Ok, yes, that makes sense.

> The Close on the other hand is specifying closing a prepared statement,
> not a portal.  If you're right about the control flow around this
> function, then the code is generating a prepared statement, using it
> once, and destroying it.  Which is dumb; you should instead use the
> unnamed-statement protocol flow, which is better optimized for that
> usage pattern.

We tracked down the commit that introduced the automatically generated
prepared statement names:

https://github.com/epgsql/epgsql/commit/dabf972f74735d2

The author wrote "Usage of unnamed prepared statement and portals
leads to unpredictable results in case of concurrent access to same
connection."

For my own clarification, going by
http://www.postgresql.org/docs/devel/static/protocol-overview.html -
the named statement has no parameters - it's just a parsed statement,
whereas a portal is a statement subsequently bound to some parameters?

Can you or someone speak to the concurrency issues?

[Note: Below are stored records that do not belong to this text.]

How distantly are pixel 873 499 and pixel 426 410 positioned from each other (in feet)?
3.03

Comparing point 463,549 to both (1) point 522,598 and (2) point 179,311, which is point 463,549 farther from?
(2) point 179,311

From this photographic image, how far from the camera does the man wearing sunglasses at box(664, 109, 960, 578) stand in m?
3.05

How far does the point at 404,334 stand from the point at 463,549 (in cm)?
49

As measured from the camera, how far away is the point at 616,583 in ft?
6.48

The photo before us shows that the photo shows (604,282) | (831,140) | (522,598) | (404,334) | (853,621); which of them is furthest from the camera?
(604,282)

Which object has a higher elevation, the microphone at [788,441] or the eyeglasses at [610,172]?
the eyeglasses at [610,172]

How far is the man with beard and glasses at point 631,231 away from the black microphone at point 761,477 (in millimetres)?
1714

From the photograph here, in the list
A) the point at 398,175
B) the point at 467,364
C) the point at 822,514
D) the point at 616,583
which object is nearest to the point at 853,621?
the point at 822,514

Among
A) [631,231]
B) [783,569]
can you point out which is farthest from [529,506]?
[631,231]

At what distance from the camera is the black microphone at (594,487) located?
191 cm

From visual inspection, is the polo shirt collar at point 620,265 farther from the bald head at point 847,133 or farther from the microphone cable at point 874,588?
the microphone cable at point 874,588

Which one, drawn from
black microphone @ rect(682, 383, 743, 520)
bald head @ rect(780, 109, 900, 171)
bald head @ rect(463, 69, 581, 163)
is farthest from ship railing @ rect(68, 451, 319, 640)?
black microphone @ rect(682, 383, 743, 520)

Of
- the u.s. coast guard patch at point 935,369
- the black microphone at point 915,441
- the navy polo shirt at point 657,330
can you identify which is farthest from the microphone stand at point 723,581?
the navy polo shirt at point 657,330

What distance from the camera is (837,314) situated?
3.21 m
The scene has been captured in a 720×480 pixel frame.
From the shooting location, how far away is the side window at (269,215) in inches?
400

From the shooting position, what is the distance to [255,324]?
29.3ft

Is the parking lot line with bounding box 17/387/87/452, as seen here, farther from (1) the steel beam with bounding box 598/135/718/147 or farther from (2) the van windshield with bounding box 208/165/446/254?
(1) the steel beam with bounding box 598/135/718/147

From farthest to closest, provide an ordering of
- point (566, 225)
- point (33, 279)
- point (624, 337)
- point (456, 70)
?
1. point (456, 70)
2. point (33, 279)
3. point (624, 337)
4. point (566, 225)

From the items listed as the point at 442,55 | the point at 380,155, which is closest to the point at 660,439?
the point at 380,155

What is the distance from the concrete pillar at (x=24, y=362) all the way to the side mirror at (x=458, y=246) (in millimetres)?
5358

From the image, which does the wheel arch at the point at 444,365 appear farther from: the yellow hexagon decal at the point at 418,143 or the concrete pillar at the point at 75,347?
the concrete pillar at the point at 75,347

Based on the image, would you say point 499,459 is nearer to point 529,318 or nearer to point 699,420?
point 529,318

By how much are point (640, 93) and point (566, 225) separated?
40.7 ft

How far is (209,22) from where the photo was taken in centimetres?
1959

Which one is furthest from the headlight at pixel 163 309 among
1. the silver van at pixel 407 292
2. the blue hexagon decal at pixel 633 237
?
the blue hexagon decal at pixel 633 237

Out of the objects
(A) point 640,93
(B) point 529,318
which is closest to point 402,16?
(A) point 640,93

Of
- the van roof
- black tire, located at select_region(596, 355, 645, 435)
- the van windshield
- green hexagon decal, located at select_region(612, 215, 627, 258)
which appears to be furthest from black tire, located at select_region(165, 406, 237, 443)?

A big thanks for taking the time to go over this with me,
--
David N. Welton

http://www.dedasys.com/


Re: named queries and the wire protocol

From
Tom Lane
Date:
David Welton <davidw@dedasys.com> writes:
> We tracked down the commit that introduced the automatically generated
> prepared statement names:

> https://github.com/epgsql/epgsql/commit/dabf972f74735d2

> The author wrote "Usage of unnamed prepared statement and portals
> leads to unpredictable results in case of concurrent access to same
> connection."

Um ... in general, concurrent use of a single PG connection by multiple
threads will not work, period.  Neither the server nor the wire protocol
definition are designed for that.

Now, you can have multiple portals open and fetch a few rows at a time
from each one, if you're careful to serialize the fetch operations;
but TBH such usage is a niche case.  It's possible this is of use
depending on the details of the API your driver exposes to applications,
but I don't have those details.

If there's not locking in your driver that restricts concurrent access to
the connection, then use of named rather than unnamed statements and
portals isn't going to fix that.

> For my own clarification, going by
> http://www.postgresql.org/docs/devel/static/protocol-overview.html -
> the named statement has no parameters - it's just a parsed statement,
> whereas a portal is a statement subsequently bound to some parameters?

A prepared statement is a static object created by a Parse protocol
command.  The Bind command creates a portal (a query execution state) from
a statement, and must supply values for any parameters the statement has.
(Too lazy to double-check, but I think either a named or an unnamed
statement can have parameters.)  Then you say Execute to run the portal.

The main difference between named and unnamed statements/portals is that
the protocol details are designed to simplify one-shot use of the unnamed
statement and portal, for instance the provision for implicit Close of the
old unnamed statement or portal if you just go and create a new one.  Also
the server is optimized to expect a single use of an unnamed statement vs
multiple uses of named statements.

            regards, tom lane